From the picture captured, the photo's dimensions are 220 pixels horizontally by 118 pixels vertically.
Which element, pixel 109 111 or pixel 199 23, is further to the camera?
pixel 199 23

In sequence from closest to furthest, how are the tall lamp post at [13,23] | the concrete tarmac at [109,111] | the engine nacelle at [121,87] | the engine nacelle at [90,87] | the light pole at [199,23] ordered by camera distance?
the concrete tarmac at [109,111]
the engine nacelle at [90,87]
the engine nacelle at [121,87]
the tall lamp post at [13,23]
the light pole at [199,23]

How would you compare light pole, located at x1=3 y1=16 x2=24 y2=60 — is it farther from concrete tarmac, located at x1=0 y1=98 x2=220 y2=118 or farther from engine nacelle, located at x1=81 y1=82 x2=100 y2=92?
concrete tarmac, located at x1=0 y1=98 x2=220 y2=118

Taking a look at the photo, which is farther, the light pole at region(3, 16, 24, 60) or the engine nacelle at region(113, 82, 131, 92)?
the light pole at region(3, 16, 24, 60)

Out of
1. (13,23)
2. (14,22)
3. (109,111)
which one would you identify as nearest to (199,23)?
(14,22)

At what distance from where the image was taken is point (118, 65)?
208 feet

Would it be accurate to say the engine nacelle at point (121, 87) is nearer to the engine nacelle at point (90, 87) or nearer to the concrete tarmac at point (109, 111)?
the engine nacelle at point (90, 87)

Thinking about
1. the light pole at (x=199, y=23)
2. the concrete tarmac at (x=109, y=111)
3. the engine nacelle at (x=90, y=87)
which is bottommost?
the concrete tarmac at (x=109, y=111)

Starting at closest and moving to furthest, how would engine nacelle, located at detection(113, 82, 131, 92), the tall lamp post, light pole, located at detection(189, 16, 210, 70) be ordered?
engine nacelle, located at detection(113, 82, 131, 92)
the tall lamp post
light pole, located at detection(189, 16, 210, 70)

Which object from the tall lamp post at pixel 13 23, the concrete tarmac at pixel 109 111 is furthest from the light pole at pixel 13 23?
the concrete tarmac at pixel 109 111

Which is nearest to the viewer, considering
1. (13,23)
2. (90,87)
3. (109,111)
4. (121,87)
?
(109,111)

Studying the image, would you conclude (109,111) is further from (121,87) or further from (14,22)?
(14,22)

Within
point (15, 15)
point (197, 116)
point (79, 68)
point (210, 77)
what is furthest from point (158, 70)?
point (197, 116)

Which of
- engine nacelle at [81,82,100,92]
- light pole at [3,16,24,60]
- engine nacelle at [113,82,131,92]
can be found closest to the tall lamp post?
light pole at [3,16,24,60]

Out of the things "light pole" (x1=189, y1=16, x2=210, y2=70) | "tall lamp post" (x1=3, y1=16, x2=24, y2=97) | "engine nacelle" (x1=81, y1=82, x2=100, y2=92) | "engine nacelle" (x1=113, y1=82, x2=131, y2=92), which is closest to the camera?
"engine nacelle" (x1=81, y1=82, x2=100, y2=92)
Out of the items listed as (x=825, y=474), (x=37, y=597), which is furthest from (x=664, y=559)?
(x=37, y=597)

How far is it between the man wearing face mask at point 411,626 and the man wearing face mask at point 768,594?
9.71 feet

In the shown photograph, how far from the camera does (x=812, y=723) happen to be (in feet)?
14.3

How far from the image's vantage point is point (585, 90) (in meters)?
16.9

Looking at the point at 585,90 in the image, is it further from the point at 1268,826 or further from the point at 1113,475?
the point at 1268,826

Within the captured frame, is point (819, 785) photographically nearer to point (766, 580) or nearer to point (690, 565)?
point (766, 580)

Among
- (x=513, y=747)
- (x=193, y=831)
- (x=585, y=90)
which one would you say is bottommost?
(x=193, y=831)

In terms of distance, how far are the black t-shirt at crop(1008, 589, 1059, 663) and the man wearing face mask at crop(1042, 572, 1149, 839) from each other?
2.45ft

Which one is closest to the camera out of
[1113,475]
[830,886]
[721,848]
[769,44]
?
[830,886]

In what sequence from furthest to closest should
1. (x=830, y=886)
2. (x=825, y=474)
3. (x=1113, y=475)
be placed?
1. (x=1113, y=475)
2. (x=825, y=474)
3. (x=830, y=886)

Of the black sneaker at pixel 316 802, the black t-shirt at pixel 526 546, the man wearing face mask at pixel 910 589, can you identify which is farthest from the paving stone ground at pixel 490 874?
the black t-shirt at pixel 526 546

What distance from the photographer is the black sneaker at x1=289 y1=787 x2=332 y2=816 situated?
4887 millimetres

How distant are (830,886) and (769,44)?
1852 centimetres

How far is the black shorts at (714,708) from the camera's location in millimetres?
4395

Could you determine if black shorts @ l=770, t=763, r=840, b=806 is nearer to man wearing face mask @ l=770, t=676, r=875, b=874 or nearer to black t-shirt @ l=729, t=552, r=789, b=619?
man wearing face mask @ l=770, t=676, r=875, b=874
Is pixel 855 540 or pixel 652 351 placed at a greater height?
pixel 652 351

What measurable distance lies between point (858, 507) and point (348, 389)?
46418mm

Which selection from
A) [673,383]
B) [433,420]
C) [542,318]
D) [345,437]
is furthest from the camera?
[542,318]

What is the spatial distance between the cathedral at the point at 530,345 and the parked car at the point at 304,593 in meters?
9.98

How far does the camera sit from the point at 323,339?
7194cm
========================================
● To be done:
Using the material above, print every entry exactly as written.

● Solution to this task:
From the picture captured, the photo's dimensions are 220 pixels horizontally by 118 pixels vertically.
Which element, pixel 109 111 or pixel 199 23, is further to the camera?
pixel 199 23

In sequence from closest to furthest, how are the tall lamp post at [13,23] | the concrete tarmac at [109,111] | the engine nacelle at [121,87] | the engine nacelle at [90,87] | the light pole at [199,23] ordered by camera distance?
the concrete tarmac at [109,111]
the engine nacelle at [90,87]
the engine nacelle at [121,87]
the tall lamp post at [13,23]
the light pole at [199,23]

How would you compare light pole, located at x1=3 y1=16 x2=24 y2=60 — is it farther from concrete tarmac, located at x1=0 y1=98 x2=220 y2=118 or farther from engine nacelle, located at x1=81 y1=82 x2=100 y2=92?
concrete tarmac, located at x1=0 y1=98 x2=220 y2=118

Taking a look at the photo, which is farther, the light pole at region(3, 16, 24, 60) or the engine nacelle at region(113, 82, 131, 92)?
the light pole at region(3, 16, 24, 60)

Out of
1. (13,23)
2. (14,22)
3. (109,111)
which one would you identify as nearest to (199,23)?
(14,22)

At what distance from where the image was taken is point (118, 65)?
208 feet

Would it be accurate to say the engine nacelle at point (121, 87) is nearer to the engine nacelle at point (90, 87) or nearer to the concrete tarmac at point (109, 111)?
the engine nacelle at point (90, 87)

Thinking about
1. the light pole at (x=199, y=23)
2. the concrete tarmac at (x=109, y=111)
3. the engine nacelle at (x=90, y=87)
which is bottommost?
the concrete tarmac at (x=109, y=111)

Starting at closest and moving to furthest, how would engine nacelle, located at detection(113, 82, 131, 92), the tall lamp post, light pole, located at detection(189, 16, 210, 70) be ordered?
engine nacelle, located at detection(113, 82, 131, 92)
the tall lamp post
light pole, located at detection(189, 16, 210, 70)

Which object from the tall lamp post at pixel 13 23, the concrete tarmac at pixel 109 111 is furthest from the light pole at pixel 13 23?
the concrete tarmac at pixel 109 111

Which is nearest to the viewer, considering
1. (13,23)
2. (90,87)
3. (109,111)
4. (121,87)
?
(109,111)

Studying the image, would you conclude (109,111) is further from (121,87) or further from (14,22)?
(14,22)

Within
point (15, 15)
point (197, 116)
point (79, 68)
point (210, 77)
what is furthest from point (158, 70)?
point (197, 116)

Which of
- engine nacelle at [81,82,100,92]
- light pole at [3,16,24,60]
- engine nacelle at [113,82,131,92]
can be found closest to the tall lamp post?
light pole at [3,16,24,60]

Out of the things "light pole" (x1=189, y1=16, x2=210, y2=70) | "tall lamp post" (x1=3, y1=16, x2=24, y2=97) | "engine nacelle" (x1=81, y1=82, x2=100, y2=92) | "engine nacelle" (x1=113, y1=82, x2=131, y2=92), which is closest to the camera?
"engine nacelle" (x1=81, y1=82, x2=100, y2=92)
Out of the items listed as (x=825, y=474), (x=37, y=597), which is furthest from (x=664, y=559)?
(x=37, y=597)

How far is it between the man wearing face mask at point 411,626 and the man wearing face mask at point 768,594?
9.71 feet

In the shown photograph, how far from the camera does (x=812, y=723) happen to be (in feet)?
14.3

How far from the image's vantage point is point (585, 90) (in meters)?
16.9

Looking at the point at 585,90 in the image, is it further from the point at 1268,826 or further from the point at 1113,475?
the point at 1268,826

Within the captured frame, is point (819, 785) photographically nearer to point (766, 580) or nearer to point (690, 565)?
point (766, 580)

Among
- (x=513, y=747)
- (x=193, y=831)
- (x=585, y=90)
which one would you say is bottommost?
(x=193, y=831)

In terms of distance, how far are the black t-shirt at crop(1008, 589, 1059, 663) and the man wearing face mask at crop(1042, 572, 1149, 839) from each other?
2.45ft

Which one is closest to the camera out of
[1113,475]
[830,886]
[721,848]
[769,44]
?
[830,886]

In what sequence from furthest to closest should
1. (x=830, y=886)
2. (x=825, y=474)
3. (x=1113, y=475)
be placed?
1. (x=1113, y=475)
2. (x=825, y=474)
3. (x=830, y=886)

Of the black sneaker at pixel 316 802, the black t-shirt at pixel 526 546, the man wearing face mask at pixel 910 589, can you identify which is farthest from the paving stone ground at pixel 490 874?
the black t-shirt at pixel 526 546

What distance from the photographer is the black sneaker at x1=289 y1=787 x2=332 y2=816 situated?
4887 millimetres

How distant are (830,886) and (769,44)?
1852 centimetres

How far is the black shorts at (714,708) from the camera's location in millimetres?
4395

Could you determine if black shorts @ l=770, t=763, r=840, b=806 is nearer to man wearing face mask @ l=770, t=676, r=875, b=874 or nearer to black t-shirt @ l=729, t=552, r=789, b=619?
man wearing face mask @ l=770, t=676, r=875, b=874
Is pixel 855 540 or pixel 652 351 placed at a greater height?
pixel 652 351

What measurable distance lies between point (858, 507) and point (348, 389)?
46418mm

Which selection from
A) [673,383]
B) [433,420]
C) [542,318]
D) [345,437]
is furthest from the camera?
[542,318]

What is the spatial distance between the cathedral at the point at 530,345 and the parked car at the point at 304,593 in meters?
9.98

How far does the camera sit from the point at 323,339?
7194cm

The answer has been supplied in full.